Guided deep subdomain adaptation network for fault diagnosis of different types of rolling bearings
The plentiful labeled data is indispensable for data-driven intelligent fault diagnosis of rolling bearings. But in the real world, it is difficult to gather sufficient vibration signals in advance when faults occur. Selecting an intelligent model trained by other datasets to diagnose the target signals is an effective strategy in response to the data scarcity. In this paper, a guided deep subdomain adaptation network (GDSAN) is proposed to align the feature distributions across different datasets efficiently by minimizing the discrepancy between the distributions of relevant subdomains. Specifically, the proposed method realizes alignment by comparing the consistency of source labels and target pseudo labels predicted by the source classifier.

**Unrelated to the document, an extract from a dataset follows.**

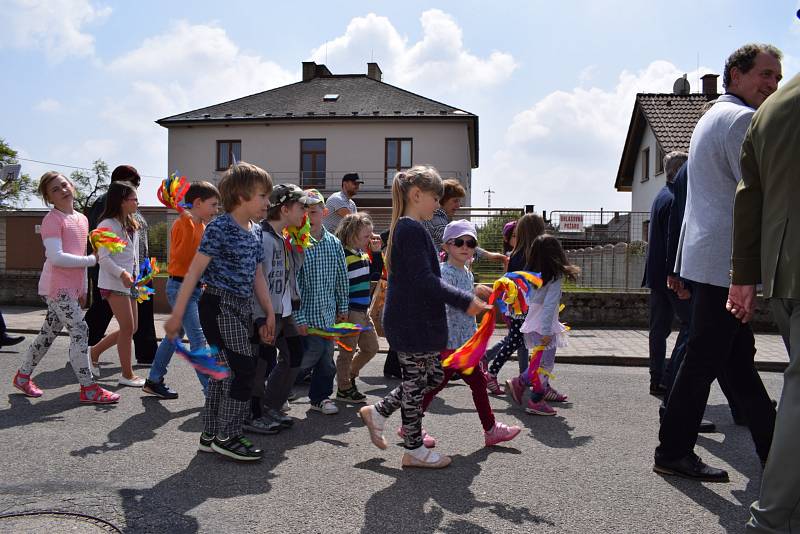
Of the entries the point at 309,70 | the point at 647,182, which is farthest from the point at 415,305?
the point at 309,70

The guided learning reduces the misjudgment of target pseudo labels, which helps the subdomain with identical label finding the proper common subspace more accurately. To evaluate the superiority of the proposed model, this paper conducts transfer experiments on six rolling bearing datasets and selects four mainstream deep transfer learning networks to compare with GDSAN. The results show the fault recognition accuracy of GDSAN is prominently higher than other approaches, meanwhile verify the need of using guided subdomain adaptation.